Here’s how they do it. NASA develops a strategy to embrace collaborative innovation, for example, addressing the human risks of space flight. They use four phases to implement the strategy: Learn, Pilot, Scale and Sustain. They review the timeline needed for each phase, providing recommendations for a swifter progression through each phase.
The organization begins the Learn phase with new training on open innovation. An innovation plan is aligned with key elements of the business strategy and organizational goals. High-priority problems are identified, then a review takes place to consider how the problems can be solved through an open innovation challenge. A value proposition assesses funding resources to reward the challenge’s winning team (running several challenges on more than one platform is advised). The prep work refines and contributes to the Pilot phase, which works through the issues of point solution, creative content and data science.
Organizations also use internal ideation contests to improve processes or business ideas as a method of launching the internal platform and employee engagement. Existing associates have the potential to team with other specialists from around the world. Connecting with the organization’s legal, procurement and HR leaders, they can begin to recruit associates as champions. These internal champions are key to the success and ably communicate the results peer-to-peer. “People had to find their own way [in determining] how to construct the algorithm,” Davis said. “What we got back was a result from a man who had never worked with NASA, who wasn’t even a heliophysicist. He was actually a retired radio frequency engineer.”
Open sourcing successes illustrate the opportunity to find and share sometimes seemingly rare knowledge across a worldwide spectrum of people and experiences. The value proposition sets the reward to the team, which enables the organization to fix the cost without internal growth, allowing it to scale an important initiative.

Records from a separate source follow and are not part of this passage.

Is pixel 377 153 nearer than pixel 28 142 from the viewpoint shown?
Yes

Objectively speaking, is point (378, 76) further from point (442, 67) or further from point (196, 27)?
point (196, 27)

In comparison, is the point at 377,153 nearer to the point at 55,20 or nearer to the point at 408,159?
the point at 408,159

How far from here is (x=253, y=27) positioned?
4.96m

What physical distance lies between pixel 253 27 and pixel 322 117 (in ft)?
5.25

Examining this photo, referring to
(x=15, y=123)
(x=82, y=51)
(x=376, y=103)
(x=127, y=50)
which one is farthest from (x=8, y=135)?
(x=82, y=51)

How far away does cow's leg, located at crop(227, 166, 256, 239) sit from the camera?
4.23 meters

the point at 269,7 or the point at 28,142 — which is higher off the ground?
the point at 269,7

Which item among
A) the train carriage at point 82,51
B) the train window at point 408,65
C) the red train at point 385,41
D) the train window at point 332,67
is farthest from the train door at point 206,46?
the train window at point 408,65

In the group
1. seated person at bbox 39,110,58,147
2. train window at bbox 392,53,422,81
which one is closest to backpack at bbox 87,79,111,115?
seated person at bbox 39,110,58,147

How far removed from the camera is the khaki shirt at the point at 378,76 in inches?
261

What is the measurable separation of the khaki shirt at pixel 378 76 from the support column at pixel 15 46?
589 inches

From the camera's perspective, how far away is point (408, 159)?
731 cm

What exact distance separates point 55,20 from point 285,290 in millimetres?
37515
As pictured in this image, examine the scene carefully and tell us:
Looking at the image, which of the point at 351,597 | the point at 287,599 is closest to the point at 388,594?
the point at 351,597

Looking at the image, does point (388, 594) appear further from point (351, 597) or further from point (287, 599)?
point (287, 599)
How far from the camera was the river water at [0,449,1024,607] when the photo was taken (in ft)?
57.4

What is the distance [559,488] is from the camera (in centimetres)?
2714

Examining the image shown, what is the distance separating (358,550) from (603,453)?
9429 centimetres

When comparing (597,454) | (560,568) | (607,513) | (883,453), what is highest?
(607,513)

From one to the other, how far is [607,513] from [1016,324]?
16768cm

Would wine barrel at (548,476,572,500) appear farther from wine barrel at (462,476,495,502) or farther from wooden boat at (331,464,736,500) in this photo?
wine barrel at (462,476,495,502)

A shift in employee roles occurred during NASA’s Scale phase, changing engineer identities from “problem solvers” to “solution seekers”. Encouraging the innovation mindset, their strategic pursuit of initiatives reminds associates of the value of their contributions as part of the larger team and reveals the benefits with great transparency.
Cultivating the momentum of cultural change (the Sustain phase) relies on leadership, attitude and engagement: turning around questions and viewpoints, creating a positive environment for ideas to grow, and creating a community gathering place where these ideas can thrive. Building positive outcomes fueled NASA in expanding the number of open innovation platforms. More platforms allowed for a greater diversity of challenge types, with additional expansion of awareness and training workshops. As Jeff Davis said: “One important thing is having a novel approach that is rooted in strategy.”
The CoE applies the method, provides an infrastructure to shepherd the process and address the cultural issues that arise to support its breakthrough success. Thus, the organization nurtures a culture of innovation. How will you begin your own cultural innovation?